**STATED TASK**
Copy out every line of the records below that contains the string "snapshot". Treat uppercase and lowercase letters as different.

**DATASET EXTRACT**
------
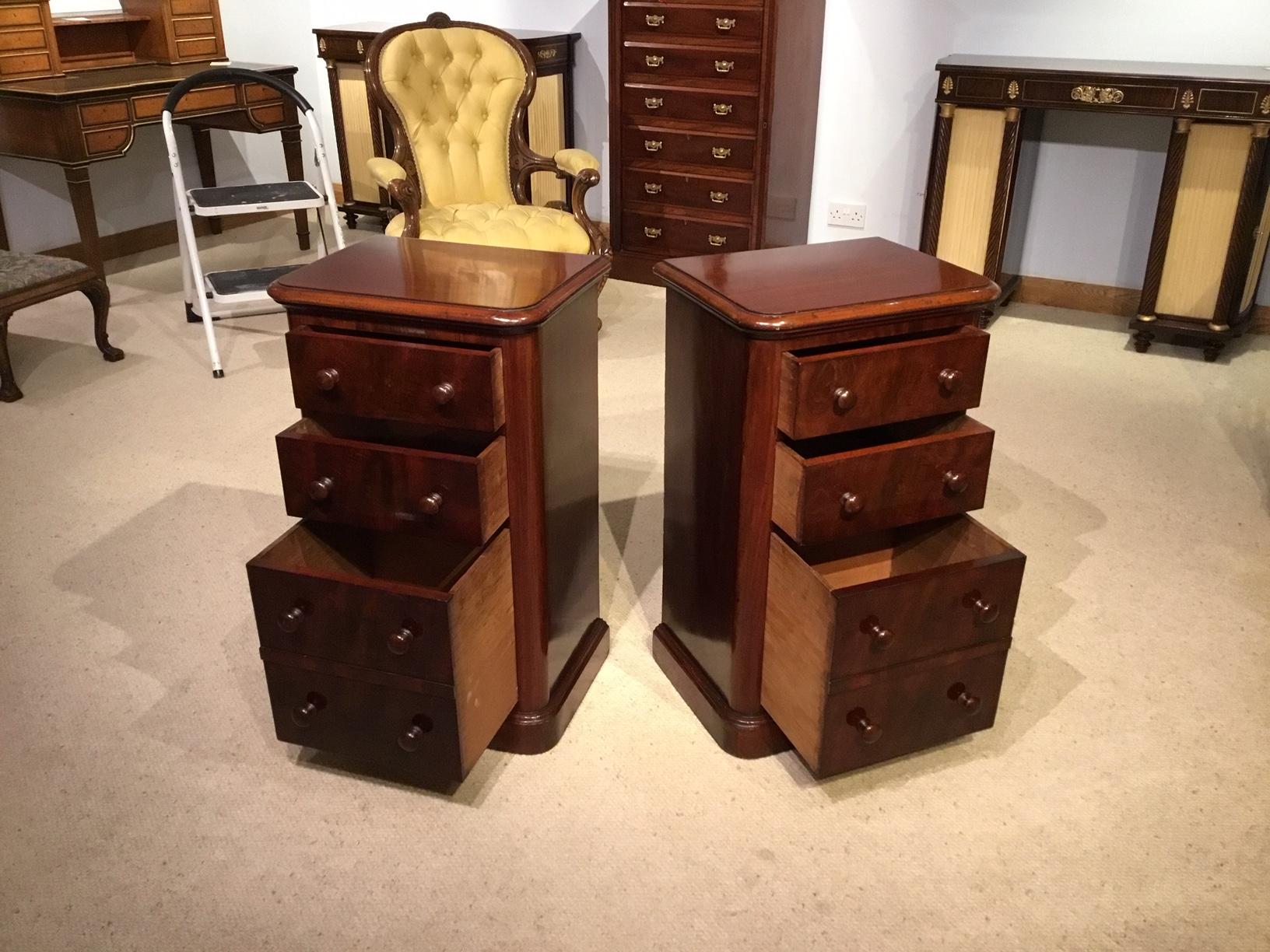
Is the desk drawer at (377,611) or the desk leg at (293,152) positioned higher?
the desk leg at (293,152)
------
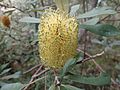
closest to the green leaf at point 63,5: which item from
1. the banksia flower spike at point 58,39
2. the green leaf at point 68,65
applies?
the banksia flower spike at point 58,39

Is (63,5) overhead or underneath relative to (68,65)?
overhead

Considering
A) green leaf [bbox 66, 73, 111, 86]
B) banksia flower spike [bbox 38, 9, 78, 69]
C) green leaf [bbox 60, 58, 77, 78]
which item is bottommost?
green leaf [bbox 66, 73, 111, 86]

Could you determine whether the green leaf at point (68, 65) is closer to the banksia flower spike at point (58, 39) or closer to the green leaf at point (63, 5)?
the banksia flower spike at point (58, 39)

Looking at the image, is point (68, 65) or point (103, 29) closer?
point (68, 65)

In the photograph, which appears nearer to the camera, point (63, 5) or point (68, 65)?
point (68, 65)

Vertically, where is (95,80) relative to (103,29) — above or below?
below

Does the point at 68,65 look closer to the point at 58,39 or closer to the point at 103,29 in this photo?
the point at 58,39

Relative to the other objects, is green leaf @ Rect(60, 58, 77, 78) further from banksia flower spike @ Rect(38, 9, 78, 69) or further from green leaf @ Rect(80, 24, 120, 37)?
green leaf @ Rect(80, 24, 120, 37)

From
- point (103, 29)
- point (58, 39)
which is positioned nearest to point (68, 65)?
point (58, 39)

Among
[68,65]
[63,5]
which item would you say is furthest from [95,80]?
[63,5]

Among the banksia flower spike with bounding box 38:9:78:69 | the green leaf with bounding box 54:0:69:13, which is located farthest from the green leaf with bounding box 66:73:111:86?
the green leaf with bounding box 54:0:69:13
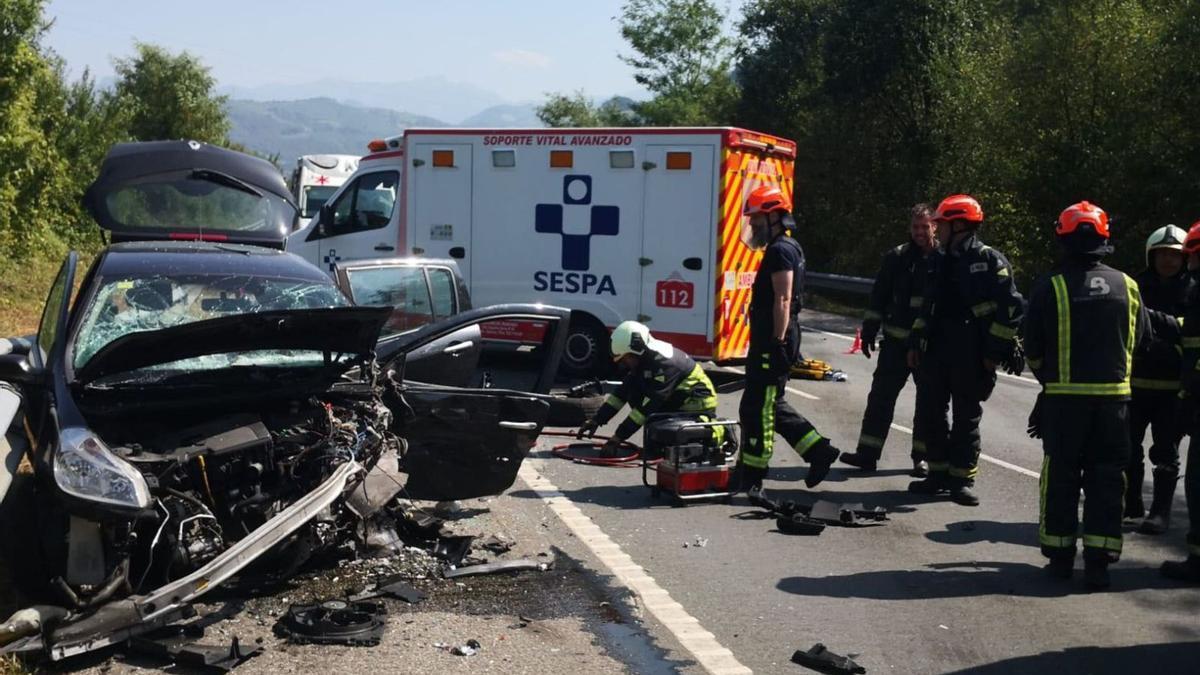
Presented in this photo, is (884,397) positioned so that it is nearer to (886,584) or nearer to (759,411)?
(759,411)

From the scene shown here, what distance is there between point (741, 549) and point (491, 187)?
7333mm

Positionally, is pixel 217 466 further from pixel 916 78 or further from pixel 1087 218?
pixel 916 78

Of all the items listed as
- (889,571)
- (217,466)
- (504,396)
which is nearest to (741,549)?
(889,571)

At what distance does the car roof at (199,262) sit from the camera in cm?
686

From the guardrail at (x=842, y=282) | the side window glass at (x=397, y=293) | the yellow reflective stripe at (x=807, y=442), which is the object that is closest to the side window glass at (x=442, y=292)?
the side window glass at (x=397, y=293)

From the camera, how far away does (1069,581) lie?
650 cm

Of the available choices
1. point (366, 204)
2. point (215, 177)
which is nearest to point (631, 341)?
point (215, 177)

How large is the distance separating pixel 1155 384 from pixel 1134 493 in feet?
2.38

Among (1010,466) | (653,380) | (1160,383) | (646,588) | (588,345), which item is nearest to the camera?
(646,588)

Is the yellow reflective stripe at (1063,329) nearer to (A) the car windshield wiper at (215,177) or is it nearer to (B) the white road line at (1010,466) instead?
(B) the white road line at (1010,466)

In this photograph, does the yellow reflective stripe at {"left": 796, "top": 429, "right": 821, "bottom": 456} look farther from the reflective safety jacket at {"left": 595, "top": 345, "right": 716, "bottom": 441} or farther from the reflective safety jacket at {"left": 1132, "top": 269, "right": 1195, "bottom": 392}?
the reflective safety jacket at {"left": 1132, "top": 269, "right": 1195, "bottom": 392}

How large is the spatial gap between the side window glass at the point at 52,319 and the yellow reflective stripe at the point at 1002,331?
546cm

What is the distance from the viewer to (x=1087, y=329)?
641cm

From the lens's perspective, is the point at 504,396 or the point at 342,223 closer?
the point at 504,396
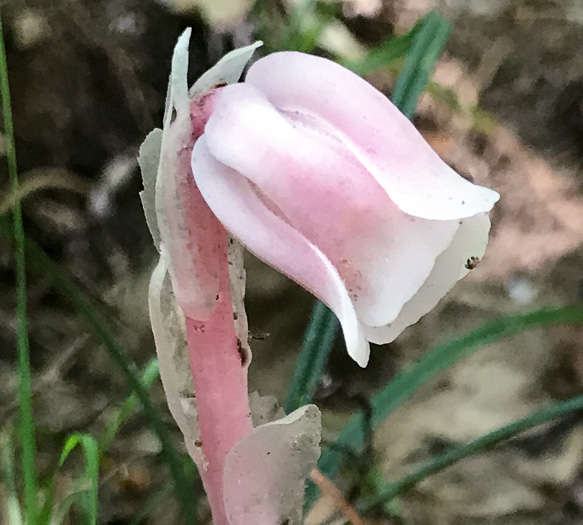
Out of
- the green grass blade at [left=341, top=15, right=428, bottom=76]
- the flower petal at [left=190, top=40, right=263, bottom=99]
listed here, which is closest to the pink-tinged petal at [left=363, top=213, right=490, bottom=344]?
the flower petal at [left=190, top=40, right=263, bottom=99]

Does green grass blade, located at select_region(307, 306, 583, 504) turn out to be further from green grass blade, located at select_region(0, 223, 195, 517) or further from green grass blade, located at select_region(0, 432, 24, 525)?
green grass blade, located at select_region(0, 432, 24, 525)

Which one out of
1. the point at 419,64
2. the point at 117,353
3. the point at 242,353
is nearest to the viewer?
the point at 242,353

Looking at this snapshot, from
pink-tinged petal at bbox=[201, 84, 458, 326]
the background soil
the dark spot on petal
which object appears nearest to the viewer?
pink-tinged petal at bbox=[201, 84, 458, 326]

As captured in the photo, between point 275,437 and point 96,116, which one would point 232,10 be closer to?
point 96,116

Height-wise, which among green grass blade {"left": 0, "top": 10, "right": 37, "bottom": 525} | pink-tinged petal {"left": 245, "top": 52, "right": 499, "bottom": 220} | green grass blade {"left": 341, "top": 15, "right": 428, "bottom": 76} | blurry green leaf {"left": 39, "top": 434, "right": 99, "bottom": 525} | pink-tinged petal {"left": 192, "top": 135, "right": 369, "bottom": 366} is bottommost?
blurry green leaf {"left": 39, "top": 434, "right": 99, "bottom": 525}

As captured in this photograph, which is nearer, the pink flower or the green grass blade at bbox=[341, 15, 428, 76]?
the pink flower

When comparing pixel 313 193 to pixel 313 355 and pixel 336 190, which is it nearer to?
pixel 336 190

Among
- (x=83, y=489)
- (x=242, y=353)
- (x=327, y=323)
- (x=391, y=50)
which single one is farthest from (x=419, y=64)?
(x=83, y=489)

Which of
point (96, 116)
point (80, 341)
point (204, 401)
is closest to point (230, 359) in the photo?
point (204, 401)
------
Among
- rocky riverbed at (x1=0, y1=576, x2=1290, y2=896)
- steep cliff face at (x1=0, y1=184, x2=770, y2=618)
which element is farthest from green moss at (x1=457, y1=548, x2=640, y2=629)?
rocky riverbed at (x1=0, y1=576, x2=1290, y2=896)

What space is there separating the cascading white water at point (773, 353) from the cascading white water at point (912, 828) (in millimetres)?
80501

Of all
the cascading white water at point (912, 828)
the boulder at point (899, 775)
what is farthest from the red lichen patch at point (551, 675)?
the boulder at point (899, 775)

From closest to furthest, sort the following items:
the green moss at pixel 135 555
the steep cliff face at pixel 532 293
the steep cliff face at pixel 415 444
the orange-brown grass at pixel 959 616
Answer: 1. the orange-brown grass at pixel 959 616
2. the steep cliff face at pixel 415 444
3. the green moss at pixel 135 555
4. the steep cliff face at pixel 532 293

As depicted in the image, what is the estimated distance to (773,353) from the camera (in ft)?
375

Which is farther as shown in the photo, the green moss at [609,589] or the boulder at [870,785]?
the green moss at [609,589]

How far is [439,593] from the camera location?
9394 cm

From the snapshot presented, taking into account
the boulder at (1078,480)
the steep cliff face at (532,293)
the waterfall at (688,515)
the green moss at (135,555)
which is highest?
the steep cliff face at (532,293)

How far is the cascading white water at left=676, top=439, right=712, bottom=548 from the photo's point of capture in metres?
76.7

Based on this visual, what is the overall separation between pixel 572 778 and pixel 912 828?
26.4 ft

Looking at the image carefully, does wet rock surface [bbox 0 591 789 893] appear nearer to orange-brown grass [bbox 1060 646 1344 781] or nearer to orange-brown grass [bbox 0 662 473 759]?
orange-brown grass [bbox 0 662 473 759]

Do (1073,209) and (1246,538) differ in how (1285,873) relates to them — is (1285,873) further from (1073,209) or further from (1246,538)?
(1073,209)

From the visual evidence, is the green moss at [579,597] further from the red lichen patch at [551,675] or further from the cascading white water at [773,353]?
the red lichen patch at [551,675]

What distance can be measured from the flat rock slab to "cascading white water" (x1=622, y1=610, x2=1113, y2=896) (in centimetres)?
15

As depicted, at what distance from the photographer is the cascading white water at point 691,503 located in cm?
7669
------
**ANSWER**
Looking at this snapshot, from
From the snapshot presented, taking into account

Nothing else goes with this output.